### DOCUMENT SEGMENT ###

Aug. 13 (Bloomberg) -- BlackBerry Ltd.’s search for a buyer is stirring up old memories of another former Canadian technology giant that fell from glory.
Nortel Networks Corp., the telecommunications-equipment maker founded in 1895, once represented more than one-third of the country’s benchmark stock index, with a market value of C$366 billion ($354 billion). It filed for bankruptcy in 2009, leading to thousands of job losses, a $7.8 billion asset sale and a severe blow to Canada’s ambitions as technology leader.
Now BlackBerry, the smartphone pioneer that has ceded almost all of the market to Apple Inc. and Google Inc., is the Canadian icon seeking to avoid extinction. The company said this week it formed a special board committee to consider joint ventures, partnerships or a sale of the company, weighing all options after its new BlackBerry 10 products flopped.
“Nortel was a leader, BlackBerry was a leader. Look what happened to both of them -- they lost that edge,” said Ian Nakamoto, research director at MacDougall, MacDougall & MacTier Inc. “How could it not crimp the national pride?”
Nortel had annual revenue of $28 billion at its peak in 2000, with 93,000 employees in more than 150 countries. Its bankruptcy filing spooked customers such as Verizon Communications Inc., whose concerns about the Canadian company’s balance sheet overruled their interest in its products, then-Chief Strategy Officer George Riedel said in 2009. Nortel had to sell off its assets as a result, he said.
Unlike Nortel, BlackBerry isn’t loaded with debt. And many of Nortel’s wounds were self-inflicted rather than coming from shifts in market demand. Nortel restated earnings going back to 1999 after probes by regulators in 2004 indicated executives incorrectly booked revenue, inflating sales figures by $3.4 billion. The company paid a $35 million fine in 2007 to settle U.S. Securities and Exchange Commission claims that it defrauded investors by manipulating earnings from 2000 to 2003. The company didn’t admit or deny wrongdoing.
Meanwhile, phone companies were putting off network investments to weather the recession in 2009, magnifying the impact of Nortel’s internal missteps.

###

**PROBLEM TO SOLVE**
According to the article on BlackBerry and Nortel, what fine did Nortel pay in 2007 to settle the U.S. Securities and Exchange Commission's claims?

### SOURCE INFORMATION ###

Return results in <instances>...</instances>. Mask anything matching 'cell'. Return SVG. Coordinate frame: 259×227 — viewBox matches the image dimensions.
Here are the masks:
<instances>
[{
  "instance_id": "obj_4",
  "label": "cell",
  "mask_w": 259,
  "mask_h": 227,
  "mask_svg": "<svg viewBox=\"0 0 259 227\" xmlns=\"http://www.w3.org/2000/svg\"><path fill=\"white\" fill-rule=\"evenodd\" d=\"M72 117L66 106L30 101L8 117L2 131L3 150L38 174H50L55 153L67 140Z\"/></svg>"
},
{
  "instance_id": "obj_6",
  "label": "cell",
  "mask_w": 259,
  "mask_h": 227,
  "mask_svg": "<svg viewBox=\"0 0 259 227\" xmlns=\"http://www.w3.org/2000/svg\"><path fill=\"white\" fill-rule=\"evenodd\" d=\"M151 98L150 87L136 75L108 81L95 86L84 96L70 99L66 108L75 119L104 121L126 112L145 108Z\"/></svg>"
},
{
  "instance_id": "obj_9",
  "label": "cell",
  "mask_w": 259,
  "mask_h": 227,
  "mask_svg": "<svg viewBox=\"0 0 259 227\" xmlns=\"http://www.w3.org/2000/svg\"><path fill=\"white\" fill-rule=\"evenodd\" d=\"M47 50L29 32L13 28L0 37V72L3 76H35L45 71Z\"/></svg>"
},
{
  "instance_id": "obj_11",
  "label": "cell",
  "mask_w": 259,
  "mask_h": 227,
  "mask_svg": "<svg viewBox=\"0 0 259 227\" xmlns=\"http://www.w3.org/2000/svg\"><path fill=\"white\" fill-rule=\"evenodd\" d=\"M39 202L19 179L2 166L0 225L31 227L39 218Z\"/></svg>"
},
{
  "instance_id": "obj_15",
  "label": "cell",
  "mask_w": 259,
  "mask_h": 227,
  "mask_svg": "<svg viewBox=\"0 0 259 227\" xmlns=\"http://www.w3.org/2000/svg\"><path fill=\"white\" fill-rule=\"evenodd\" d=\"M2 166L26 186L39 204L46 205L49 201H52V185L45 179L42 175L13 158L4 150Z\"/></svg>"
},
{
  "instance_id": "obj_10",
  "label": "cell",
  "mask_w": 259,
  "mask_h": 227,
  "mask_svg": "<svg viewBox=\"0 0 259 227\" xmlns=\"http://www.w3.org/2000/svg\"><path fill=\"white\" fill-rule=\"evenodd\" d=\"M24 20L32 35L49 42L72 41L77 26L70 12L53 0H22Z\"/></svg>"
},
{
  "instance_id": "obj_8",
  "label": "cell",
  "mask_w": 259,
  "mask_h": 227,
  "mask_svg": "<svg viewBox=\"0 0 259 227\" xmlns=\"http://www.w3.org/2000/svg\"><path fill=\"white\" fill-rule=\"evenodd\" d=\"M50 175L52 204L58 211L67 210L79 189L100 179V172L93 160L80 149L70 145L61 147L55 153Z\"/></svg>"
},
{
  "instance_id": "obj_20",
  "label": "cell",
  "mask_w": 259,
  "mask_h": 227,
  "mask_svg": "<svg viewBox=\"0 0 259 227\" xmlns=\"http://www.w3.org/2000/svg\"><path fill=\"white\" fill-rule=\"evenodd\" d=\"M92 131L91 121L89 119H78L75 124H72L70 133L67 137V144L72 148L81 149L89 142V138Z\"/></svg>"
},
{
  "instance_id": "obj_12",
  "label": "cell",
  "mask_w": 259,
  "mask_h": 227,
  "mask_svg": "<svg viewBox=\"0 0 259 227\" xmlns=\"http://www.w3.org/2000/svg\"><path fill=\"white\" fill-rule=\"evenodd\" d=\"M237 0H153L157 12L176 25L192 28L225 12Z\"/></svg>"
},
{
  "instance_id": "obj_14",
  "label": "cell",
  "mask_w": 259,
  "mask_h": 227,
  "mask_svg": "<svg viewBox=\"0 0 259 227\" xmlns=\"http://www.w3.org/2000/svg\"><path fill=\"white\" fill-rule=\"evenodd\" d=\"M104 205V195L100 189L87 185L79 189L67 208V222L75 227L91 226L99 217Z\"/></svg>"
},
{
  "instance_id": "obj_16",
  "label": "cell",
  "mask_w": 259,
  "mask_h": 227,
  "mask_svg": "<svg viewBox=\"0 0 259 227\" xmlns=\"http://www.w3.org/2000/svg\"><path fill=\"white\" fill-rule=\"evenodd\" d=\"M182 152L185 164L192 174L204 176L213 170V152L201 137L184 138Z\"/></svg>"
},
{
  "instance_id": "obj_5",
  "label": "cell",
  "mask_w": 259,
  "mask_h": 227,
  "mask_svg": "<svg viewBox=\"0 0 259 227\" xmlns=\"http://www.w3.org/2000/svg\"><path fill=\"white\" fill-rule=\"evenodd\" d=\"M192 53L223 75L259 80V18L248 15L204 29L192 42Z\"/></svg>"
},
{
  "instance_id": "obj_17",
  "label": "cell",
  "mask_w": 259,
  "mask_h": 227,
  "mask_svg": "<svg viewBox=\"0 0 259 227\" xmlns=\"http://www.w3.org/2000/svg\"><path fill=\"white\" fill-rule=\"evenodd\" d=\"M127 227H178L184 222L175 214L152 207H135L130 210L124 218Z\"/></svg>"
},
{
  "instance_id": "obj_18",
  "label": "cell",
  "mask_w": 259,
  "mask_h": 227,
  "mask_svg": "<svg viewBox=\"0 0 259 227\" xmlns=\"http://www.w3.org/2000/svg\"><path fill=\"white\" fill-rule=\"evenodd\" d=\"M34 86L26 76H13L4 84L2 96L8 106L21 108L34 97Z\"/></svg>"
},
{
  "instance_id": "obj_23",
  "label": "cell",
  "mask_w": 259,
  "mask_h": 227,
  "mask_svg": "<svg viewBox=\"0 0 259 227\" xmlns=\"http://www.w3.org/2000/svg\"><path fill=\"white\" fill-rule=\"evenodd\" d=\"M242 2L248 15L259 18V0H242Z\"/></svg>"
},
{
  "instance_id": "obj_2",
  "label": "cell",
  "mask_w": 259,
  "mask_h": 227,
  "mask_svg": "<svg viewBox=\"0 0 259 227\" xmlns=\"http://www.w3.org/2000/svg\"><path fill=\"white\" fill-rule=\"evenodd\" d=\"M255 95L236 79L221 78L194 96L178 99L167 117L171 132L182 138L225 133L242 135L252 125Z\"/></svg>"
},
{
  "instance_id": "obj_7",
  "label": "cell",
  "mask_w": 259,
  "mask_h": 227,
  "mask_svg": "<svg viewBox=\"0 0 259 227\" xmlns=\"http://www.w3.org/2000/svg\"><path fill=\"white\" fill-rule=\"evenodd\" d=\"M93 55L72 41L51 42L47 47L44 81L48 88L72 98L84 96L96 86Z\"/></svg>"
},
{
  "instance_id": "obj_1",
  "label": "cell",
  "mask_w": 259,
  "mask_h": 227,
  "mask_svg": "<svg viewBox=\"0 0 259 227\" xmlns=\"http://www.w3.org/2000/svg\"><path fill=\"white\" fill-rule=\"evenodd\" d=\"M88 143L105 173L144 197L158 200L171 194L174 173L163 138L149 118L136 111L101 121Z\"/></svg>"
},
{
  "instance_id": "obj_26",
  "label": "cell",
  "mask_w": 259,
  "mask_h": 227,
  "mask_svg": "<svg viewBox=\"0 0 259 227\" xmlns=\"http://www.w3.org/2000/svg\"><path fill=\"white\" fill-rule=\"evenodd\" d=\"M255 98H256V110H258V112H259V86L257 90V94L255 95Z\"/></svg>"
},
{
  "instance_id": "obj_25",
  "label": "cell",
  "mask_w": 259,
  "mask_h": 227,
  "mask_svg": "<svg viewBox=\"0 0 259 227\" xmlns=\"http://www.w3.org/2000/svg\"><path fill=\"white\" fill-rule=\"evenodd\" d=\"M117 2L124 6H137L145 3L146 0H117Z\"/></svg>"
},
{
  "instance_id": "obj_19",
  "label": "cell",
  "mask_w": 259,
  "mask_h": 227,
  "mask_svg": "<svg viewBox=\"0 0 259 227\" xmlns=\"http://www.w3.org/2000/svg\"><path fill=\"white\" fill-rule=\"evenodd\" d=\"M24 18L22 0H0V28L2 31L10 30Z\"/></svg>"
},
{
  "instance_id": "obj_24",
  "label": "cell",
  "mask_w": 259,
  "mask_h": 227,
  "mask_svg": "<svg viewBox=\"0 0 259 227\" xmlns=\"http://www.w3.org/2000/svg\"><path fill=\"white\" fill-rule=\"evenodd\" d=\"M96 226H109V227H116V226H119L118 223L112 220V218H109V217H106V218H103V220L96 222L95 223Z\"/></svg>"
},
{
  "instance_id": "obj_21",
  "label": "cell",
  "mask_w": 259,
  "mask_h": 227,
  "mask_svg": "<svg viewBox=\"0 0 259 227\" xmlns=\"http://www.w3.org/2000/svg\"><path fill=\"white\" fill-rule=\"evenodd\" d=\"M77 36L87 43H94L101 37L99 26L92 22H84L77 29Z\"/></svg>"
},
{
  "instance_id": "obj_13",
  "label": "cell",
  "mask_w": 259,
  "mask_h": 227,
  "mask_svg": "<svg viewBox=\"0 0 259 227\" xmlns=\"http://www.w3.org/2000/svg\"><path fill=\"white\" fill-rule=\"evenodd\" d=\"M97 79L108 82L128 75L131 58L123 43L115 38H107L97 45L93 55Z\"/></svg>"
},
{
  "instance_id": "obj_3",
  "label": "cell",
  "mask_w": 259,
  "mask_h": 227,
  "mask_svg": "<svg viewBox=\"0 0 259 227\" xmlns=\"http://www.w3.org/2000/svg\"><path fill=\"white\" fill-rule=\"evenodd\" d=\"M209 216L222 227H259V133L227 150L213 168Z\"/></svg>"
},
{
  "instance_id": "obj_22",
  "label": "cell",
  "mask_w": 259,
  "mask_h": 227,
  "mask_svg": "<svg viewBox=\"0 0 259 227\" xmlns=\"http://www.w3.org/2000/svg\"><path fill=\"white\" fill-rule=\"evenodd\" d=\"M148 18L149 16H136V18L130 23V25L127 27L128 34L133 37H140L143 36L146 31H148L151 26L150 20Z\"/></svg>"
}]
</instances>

###

**SOLUTION TO THIS TASK**
$35 million.